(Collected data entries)
::::

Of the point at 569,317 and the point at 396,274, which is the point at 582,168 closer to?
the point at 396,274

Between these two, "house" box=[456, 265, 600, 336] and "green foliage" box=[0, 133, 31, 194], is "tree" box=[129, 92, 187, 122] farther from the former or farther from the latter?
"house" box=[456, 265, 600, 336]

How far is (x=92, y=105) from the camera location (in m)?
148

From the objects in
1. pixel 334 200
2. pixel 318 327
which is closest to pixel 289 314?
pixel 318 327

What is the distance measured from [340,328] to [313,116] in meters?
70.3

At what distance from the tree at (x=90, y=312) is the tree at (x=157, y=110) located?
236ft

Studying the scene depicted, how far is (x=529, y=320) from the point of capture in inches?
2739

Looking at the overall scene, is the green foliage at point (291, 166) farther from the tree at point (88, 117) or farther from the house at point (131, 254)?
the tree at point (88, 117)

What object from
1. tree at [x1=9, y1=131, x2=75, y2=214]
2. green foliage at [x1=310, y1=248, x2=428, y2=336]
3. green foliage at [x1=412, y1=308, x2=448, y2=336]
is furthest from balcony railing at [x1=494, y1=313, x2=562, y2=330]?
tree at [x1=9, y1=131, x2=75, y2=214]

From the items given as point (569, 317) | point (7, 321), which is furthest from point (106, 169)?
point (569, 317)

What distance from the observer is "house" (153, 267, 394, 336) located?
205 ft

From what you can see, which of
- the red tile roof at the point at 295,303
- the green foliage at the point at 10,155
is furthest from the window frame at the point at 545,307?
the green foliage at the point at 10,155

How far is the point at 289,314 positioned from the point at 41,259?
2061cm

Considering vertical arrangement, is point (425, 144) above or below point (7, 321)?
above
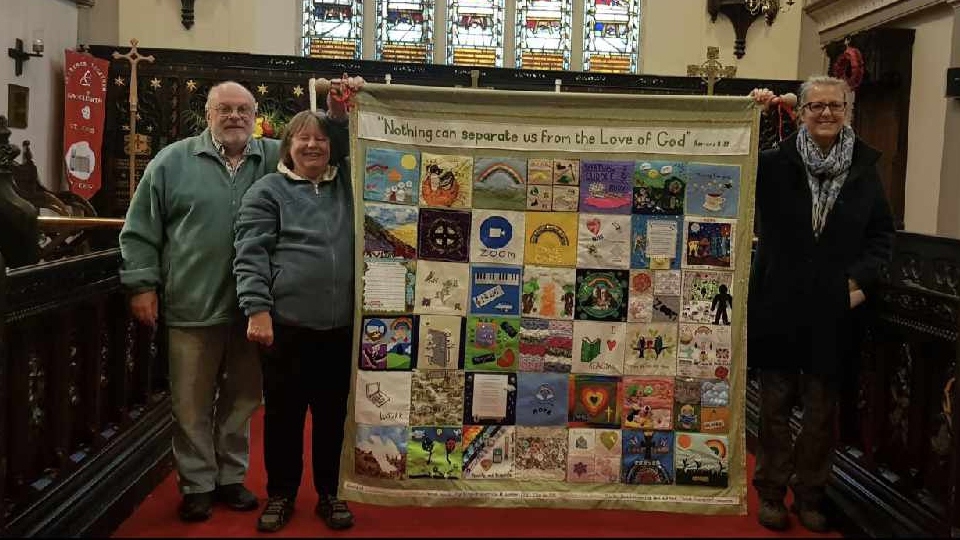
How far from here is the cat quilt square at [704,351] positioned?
9.17 feet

::::

Rewrite the material above with every "furthest" changed to "farthest" and nothing else altered. Leave the pictures out of your answer.

Of the point at 569,317 and the point at 396,274, which is the point at 582,168 closer to?
the point at 396,274

Between these two, "house" box=[456, 265, 600, 336] and "green foliage" box=[0, 133, 31, 194], is "tree" box=[129, 92, 187, 122] farther from the former or farther from the latter?
"house" box=[456, 265, 600, 336]

How far is (x=92, y=105) from the camera location (in m)?
148

From the objects in
1. pixel 334 200
2. pixel 318 327
which is closest to pixel 289 314?
pixel 318 327

What is the distance measured from [340,328] to [313,116] in meters?
70.3

At what distance from the tree at (x=90, y=312) is the tree at (x=157, y=110) located?
236ft

Studying the scene depicted, how far is (x=529, y=320) from the point of capture in inches?
2739

Looking at the overall scene, is the green foliage at point (291, 166) farther from the tree at point (88, 117) or farther from the house at point (131, 254)?
the tree at point (88, 117)

What object from
1. tree at [x1=9, y1=131, x2=75, y2=214]
2. green foliage at [x1=310, y1=248, x2=428, y2=336]
3. green foliage at [x1=412, y1=308, x2=448, y2=336]
is farthest from balcony railing at [x1=494, y1=313, x2=562, y2=330]?
tree at [x1=9, y1=131, x2=75, y2=214]

From the items given as point (569, 317) | point (7, 321), which is farthest from point (106, 169)?
point (569, 317)

What distance from the observer is "house" (153, 267, 394, 336) located?
205 ft

From what you can see, which of
- the red tile roof at the point at 295,303
- the green foliage at the point at 10,155
is farthest from the window frame at the point at 545,307?
the green foliage at the point at 10,155

How far is the point at 289,314 positioned from the point at 41,259?
2061cm

Considering vertical arrangement, is point (425, 144) above or below point (7, 321)?
above
How far from here is the cat quilt square at [704,351] positioned?
9.17 feet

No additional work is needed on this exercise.